日伪军对两淮城外地区扫荡开始后,刘侉子、王子厚带领拼凑起来的便衣队和伪警察,首先对淮阴县城附近的郊区展开了扫荡。这些便衣队和伪警察由于着装都是黑色的,老百姓背后都叫他们"黑狗子"。
在小鬼子进入淮阴城前,逃到淮阴县城郊区地带的那些市民,最先被刘侉子和王子厚带领的黑狗子搜查了出来,他们拿着刀枪连哄带吓,把这些市民一批又一批地逼进了淮阴城。
在对淮阴县城附近地方扫荡完了后,鬼子汉奸逐步增加力量,再到两淮其他中心集镇和乡村去扫荡。他们先挑选一些韩德勤政权管理薄弱并且没有什么抵抗力量的地方下手,在控制了这些地方后,他们再向那些有过韩德勤军队或者地方军警驻扎过的集镇以及反抗势力较强的危险地方拓展。
在对这些危险区域开展扫荡前,小鬼子都要事先派出好几批被收买的地方情报探子前往这些地方探路,在掌握了那些地方抵抗力量的准确情况后,再酌情出兵。
在扫荡队伍出城后,小鬼子让伪警察走在扫荡队伍的最前面,伪警察后面是便衣队的特务,小鬼子用伪警察和便衣队替他们挡枪子,小鬼子走在扫荡队伍的最后面。
扫荡队伍在行进过程中,一旦发现前面有什么反常情况,那么不管三七二十一,小鬼子就架上小钢炮先轰上他几炮,然后再用轻重机枪乱扫一气,等没有了动静后,扫荡队伍方敢再继续向前推进。

- _练习要求_:
根据选文回答：
1. 老百姓背后把便衣队和伪警察叫作什么？原因是什么？
2. 扫荡危险区域之前，小鬼子事先派什么人去探路？
3. 扫荡队伍出城后，走在最前面的是谁？走在最后面的是谁？
作答时只能依据选文，不参考其他资料。

- _所给材料_:
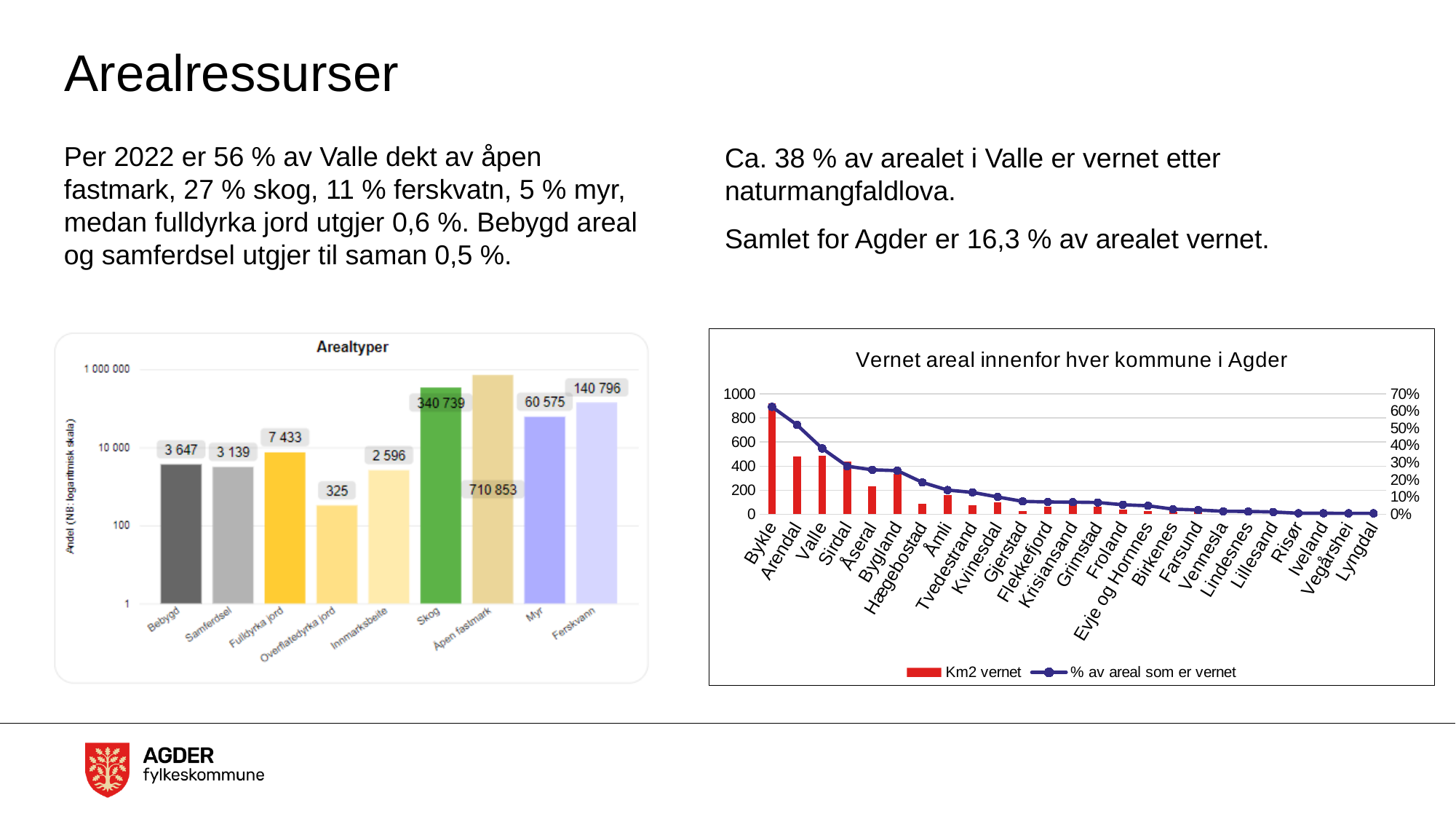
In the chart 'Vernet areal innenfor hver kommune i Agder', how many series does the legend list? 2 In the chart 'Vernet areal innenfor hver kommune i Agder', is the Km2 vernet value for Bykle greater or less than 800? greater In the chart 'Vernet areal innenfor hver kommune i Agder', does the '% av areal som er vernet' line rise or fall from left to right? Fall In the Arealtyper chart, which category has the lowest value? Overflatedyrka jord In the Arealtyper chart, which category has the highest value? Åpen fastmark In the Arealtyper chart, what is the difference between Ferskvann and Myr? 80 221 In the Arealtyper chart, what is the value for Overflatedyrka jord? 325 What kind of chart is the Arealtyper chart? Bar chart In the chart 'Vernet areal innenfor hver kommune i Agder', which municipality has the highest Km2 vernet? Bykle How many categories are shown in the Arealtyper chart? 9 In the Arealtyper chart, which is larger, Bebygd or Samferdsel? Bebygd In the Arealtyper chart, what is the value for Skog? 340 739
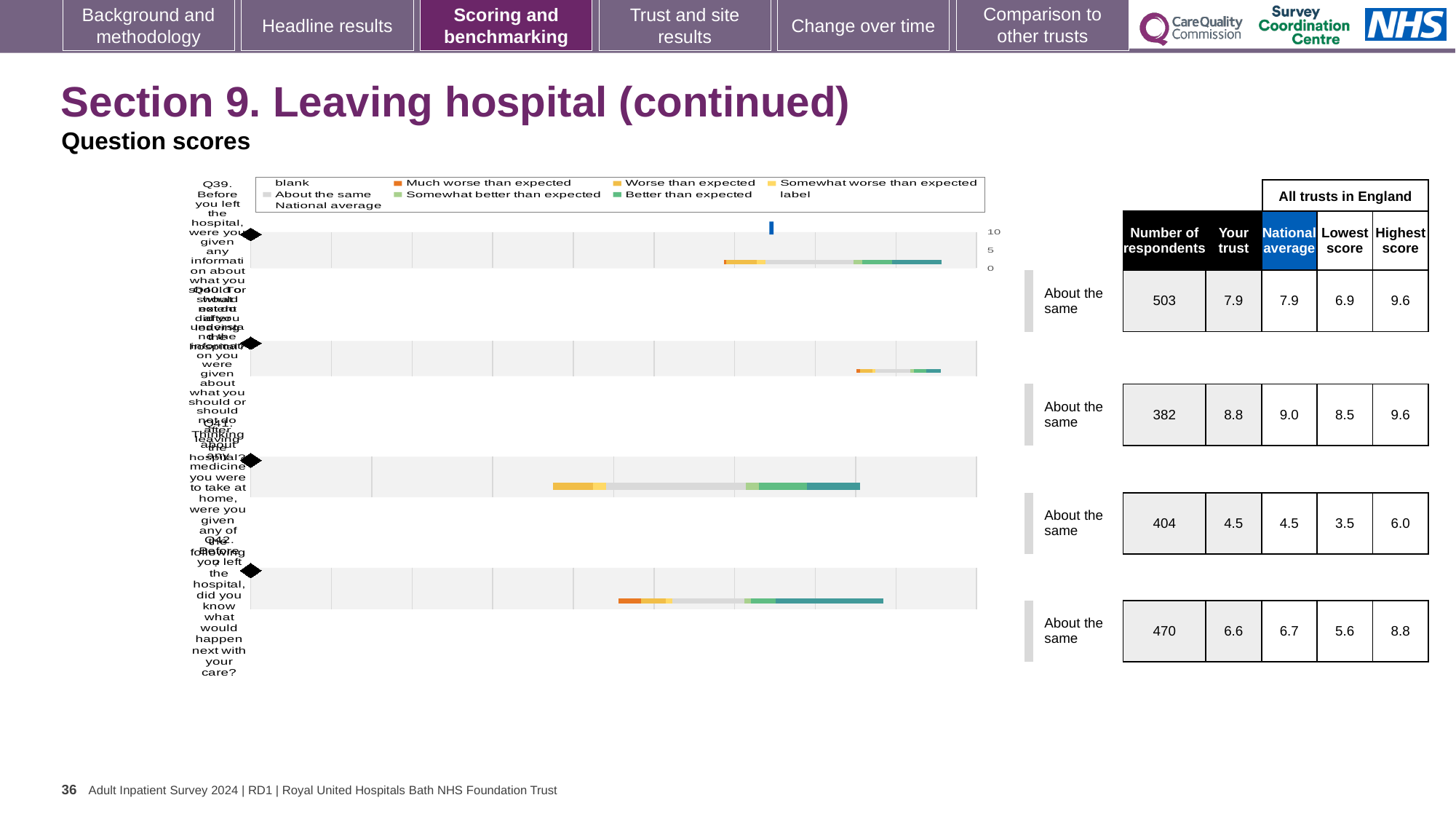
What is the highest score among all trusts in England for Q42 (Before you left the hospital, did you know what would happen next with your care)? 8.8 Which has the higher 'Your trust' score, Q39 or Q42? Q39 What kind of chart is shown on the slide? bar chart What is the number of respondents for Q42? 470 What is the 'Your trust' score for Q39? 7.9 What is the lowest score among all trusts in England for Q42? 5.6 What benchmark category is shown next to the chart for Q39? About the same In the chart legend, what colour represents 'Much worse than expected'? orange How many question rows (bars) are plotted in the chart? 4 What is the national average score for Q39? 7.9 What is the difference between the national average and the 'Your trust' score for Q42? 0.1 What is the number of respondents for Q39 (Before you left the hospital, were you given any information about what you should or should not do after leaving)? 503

- _作答内容_:
1. 叫作"黑狗子"，因为他们的着装都是黑色的。
2. 派出好几批被收买的地方情报探子。
3. 走在最前面的是伪警察，走在最后面的是小鬼子。